У Юдит, которой я попытался объяснить, что ее дядюшка страдает отсутствием фантазии, и на это, разумеется, был ответ. Его сочинения, мол, стародавние, они предназначены исключительно для печати, в действительности же дядя Шандор человек совершенно иного склада — он куда глубже, мудрее, одухотвореннее, меня еще удивит, с каким знанием дела, спокойствием и уверенностью он вызволит меня из блужданий в потемках. Бессмысленно было даже пытаться оспорить пресловутую уверенность, спокойствие и знание дела, так что я, покорившись, отдался тошнотворной перспективе в течение недели пытаться втолковать венгерскому музыкальному социологу дядюшке Шандору замысел своей оперы о Мандельштаме.

Дядя Шандор, первая ласточка из ожидаемой родни, оказался и вправду не таким, как его описала Юдит. Во-первых, он был настоящим великаном, эдаким чудищем с бородищей, пришельцем из какого-то незнакомого мне мира, который даже сидя представлялся неестественно огромным, настолько, что во время беседы, повинуясь инстинкту казаться меньше, вжимался в кресло, так что голова его касалась спинки, отчего ему практически постоянно приходилось чуть ли не лежать, согнув в коленях невероятно длинные ноги, которые, будто горы, застили его костлявое туловище. И в этой чудовищно неудобной позе он бормотал окрашенные меланхолией фразы, воспринимавшиеся собеседником как пришелицы неизвестно откуда, но уж никоим образом не как элементы диалога.

Задрав голову, он вещал потолку. Вопиющий к потолкам. И каждая из его фраз представляла собой лишь отросток крохотного облачка табачного дыма, предварявшего ее. Без трубки в зубах дядюшку Шандора, с которым мы были, собственно, почти ровесниками, хотя выглядел он как дряхлый старик, и представить себе было нельзя. В этой связи он, едва успев прибыть, разместил во всех стратегически важных точках квартиры свои трубки, одна из которых непременно дымилась, вторая же в этот момент набивалась. Даже за едой — дядюшка Шандор, будучи желудочником, почти ничего не ел — он попыхивал коротенькой трубочкой, выпуская едкие облака над уставленным блюдами столом.

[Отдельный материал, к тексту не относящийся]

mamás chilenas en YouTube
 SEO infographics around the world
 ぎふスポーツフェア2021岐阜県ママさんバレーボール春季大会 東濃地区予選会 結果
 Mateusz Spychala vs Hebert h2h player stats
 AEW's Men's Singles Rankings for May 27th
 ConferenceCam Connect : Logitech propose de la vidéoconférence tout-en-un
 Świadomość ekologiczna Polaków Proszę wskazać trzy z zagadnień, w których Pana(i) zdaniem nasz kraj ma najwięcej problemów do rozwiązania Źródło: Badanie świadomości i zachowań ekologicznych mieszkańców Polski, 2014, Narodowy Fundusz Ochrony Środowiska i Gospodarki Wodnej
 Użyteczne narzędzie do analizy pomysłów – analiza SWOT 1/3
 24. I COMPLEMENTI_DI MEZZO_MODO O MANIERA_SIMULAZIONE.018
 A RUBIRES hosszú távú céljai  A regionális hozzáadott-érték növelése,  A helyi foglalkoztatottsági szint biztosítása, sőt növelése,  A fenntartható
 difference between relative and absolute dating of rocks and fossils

Когда я однажды попросил его хотя бы на время десерта прервать курительный процесс, чтобы дать нам с Юдит возможность, не закашлявшись, доесть засахаренную клубнику, дядюшка после моих слов в глубоком молчании возложил горящую трубку на скатерть, нимало не заботясь об источаемых ею искрах, которые вскоре черными веснушками усеяли поверхность льняной скатерти. Другой рукой извлек из жилетного кармана коротенький окурок сигары и безо всякого смущения задымил вновь. Пока я с раскрытым ртом взирал на него, ошарашенный столь невинной наглостью, дядюшка Шандор как ни в чем не бывало продолжил витийствования: мы, мол, вброшены в множественность, вещал он вслед за клубами смрада, на подходе новое искусство, поскольку истина, о которой грезил еще Лукаш, нам более не нужна.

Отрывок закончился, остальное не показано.